Пассажирских вагонов не было. Бад хотел сначала добиться полной уверенности в том, что поезда могут ходить на нефти. От первых чертежей, основанных на концепции Три-Вэ, пришлось отказаться. Масштабную модель совершенствовали снова и снова. Через три месяца старый ржавый паровоз наконец отвалил со станции в Сан-Бернардино, но, проехав всего несколько миль, остановился. На обратный путь железнодорожники заправили его, как прежде, углем. Бад и его механики провели испытания новых форсунок. И вот наконец удача: плоская насадка, которая впрыскивала нефть по широкой площади.

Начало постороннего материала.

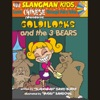 Slangman's Fairy Tales: English to Chinese: Level 2 - Goldilocks and the 3 Bears (Unabridged)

Весь в цветах, словно движущаяся оранжерея, локомотив наконец остановился на перроне. Машинист приподнял в знак приветствия фуражку, и собравшиеся аплодисментами приветствовали первый паровоз, успешно работавший на нефти.
Бад посадил Тессу себе на плечи, чтобы ей было видно. Она ухватилась ручками за его голову, а пухленькие, в черных чулочках, ножки свободно болтались у него на груди. Вокруг Бада собрались его друзья и принялись наперебой поздравлять. Подошла и сестра Ленц, которая боялась, что ребенок может потерять равновесие.

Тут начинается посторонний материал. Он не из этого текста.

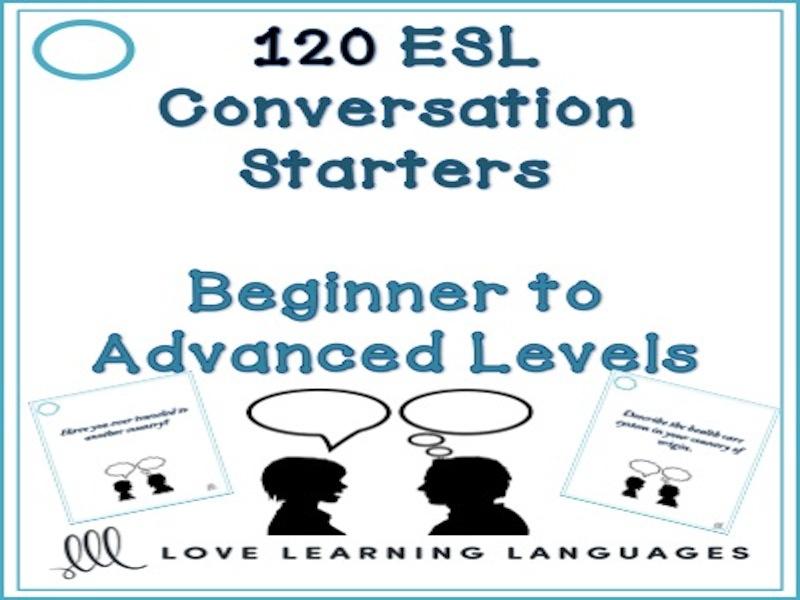 120 ESL conversation starters - Beginner to advanced levels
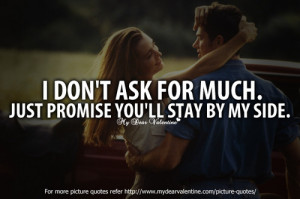 don't ask for much. Just promise you will stay by my side.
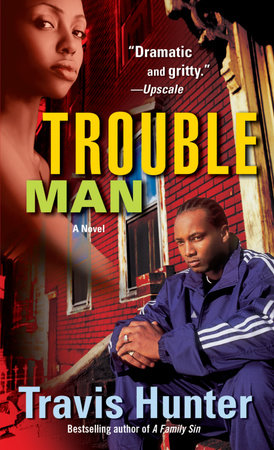 Trouble Man by Travis Hunter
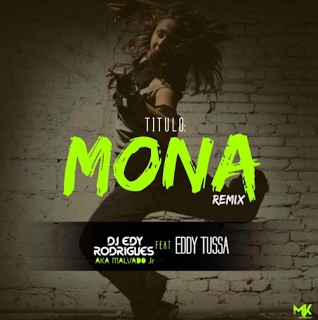 DJ Malvado Jr. - Mona (feat. Eddy Tussa)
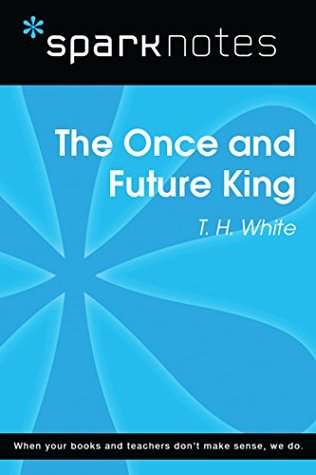 The Once and Future King (SparkNotes Literature Guide) (SparkNotes Literature Guide Series)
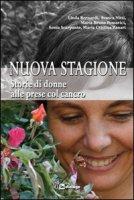 Nuova stagione - Bernardi Linda; Nitti Franca; Pomarici Maria Bruna; Scarpante Sonia; Zanari Maria Cristina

— Я хочу быть с тобой, пап, — шепнула Тесса Баду на ухо. У нее был очень тихий и слишком низкий для ее возраста голосок. Бад опустил ее и прижал к груди.

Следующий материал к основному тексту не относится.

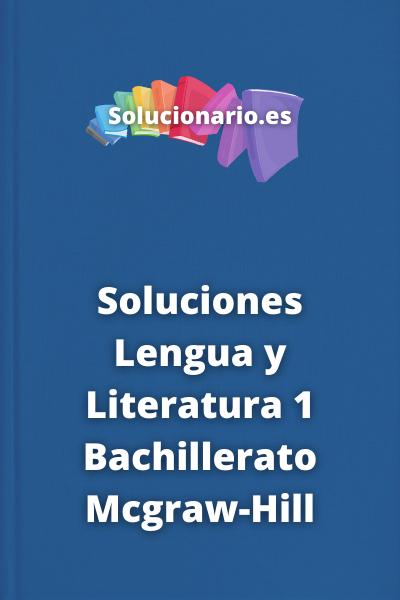 Soluciones Lengua y Literatura 1 Bachillerato Mcgraw-Hill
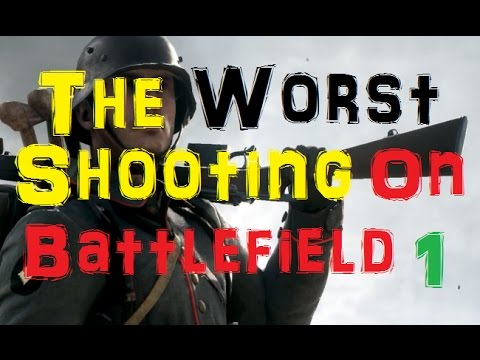 Battlefield 1 | the WORST SHOOTING IN HISTORY.. Online #11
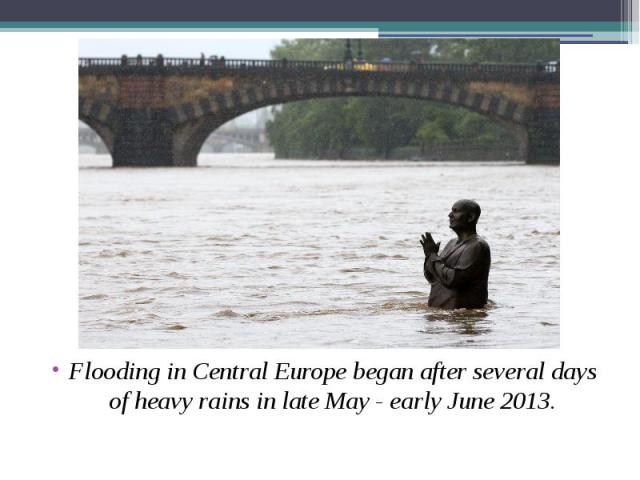 Flooding in Central Europe began after several days of heavy rains in late May - early June 2013. Flooding in Central Europe began after several days of heavy rains in late May - early June 2013.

— Я тоже хочу быть с тобой, Тесса. Пойдем поздороваемся с машинистом.
Ребенок испуганно посмотрел в сторону все еще дымившего железного бегемота.
— Не... — прошептала она.
— Ты разве не хочешь пойти со мной?
Она прижалась к нему.
— Хочу, — уже громче ответила она.
Прижав малышку к груди, Бад легко взобрался в кабину. Машинист показал девочке рычаги управления. Бад положил ее ручки на один из них и сверху накрыл своей рукой.
— Я веду поезд, — с гордостью в голосе сказала Тесса.
— Разумеется! — ответил Бад.
Глядя на Бада, показывающего дочери кабину огромного локомотива, его друзья и родня, пившие шампанское, улыбались и махали руками. Лицо же Коллиса П. Хантингтона застыло как лед. Он не улыбался. Баду надо было сначала поделиться своей радостью с почетным гостем. Он поступил неблагоразумно. Амелия знала о сделке, заключенной между Бадом и Хантингтоном. Почувствовав неудовольствие старика, она сказала:
— Видите, как мой муж ее любит?
Оглянувшись на молодую женщину, которую он помнил еще очаровательной девчушкой, Хантингтон спросил:
— Вы имеете в виду ребенка?
— У Тессы была дифтерия, — объяснила Амелия. — А потом, как ее следствие, возвратный тиф.
— Это очень печально.
— Ужасно! Мы боялись, что малышка не выживет. Когда она задыхалась, он вскрыл ей трахею и тем самым спас ей жизнь. Не всякий отец наберется мужества, чтобы самостоятельно сделать эту операцию.
— Далеко не всякий!
— Но, боюсь, самые неприятные последствия болезни скрыты от глаз. Раньше наша дочка была очень открытой и бесстрашной. А теперь она застенчива. Бад взял ее в кабину, чтобы она убедилась в том, что там нет ничего страшного. Мы хотим, чтобы она поскорее забыла о том ужасе, который испытала во время болезни.
— Ваш отец, несомненно, сделал бы для вас то же самое, — сказал Хантингтон. Он тепло улыбнулся. Полковник Дин мог бы быть лучшим другом его молодости. Письма Дина могли бы так никогда и не появиться на процессе.
Амелию поразили его слова, но она решила, что просто могущество и власть наделяют человека, кроме прочего, способностью забывать старые обиды.
— Пойдемте, Амелия. Посмотрим, удачно ли ваш сильный и решительный мистер Ван Влит женил свою нефть на моей железной дороге. — И взяв ее за руку, он подвел ее к локомотиву, которым продолжала «управлять» Тесса.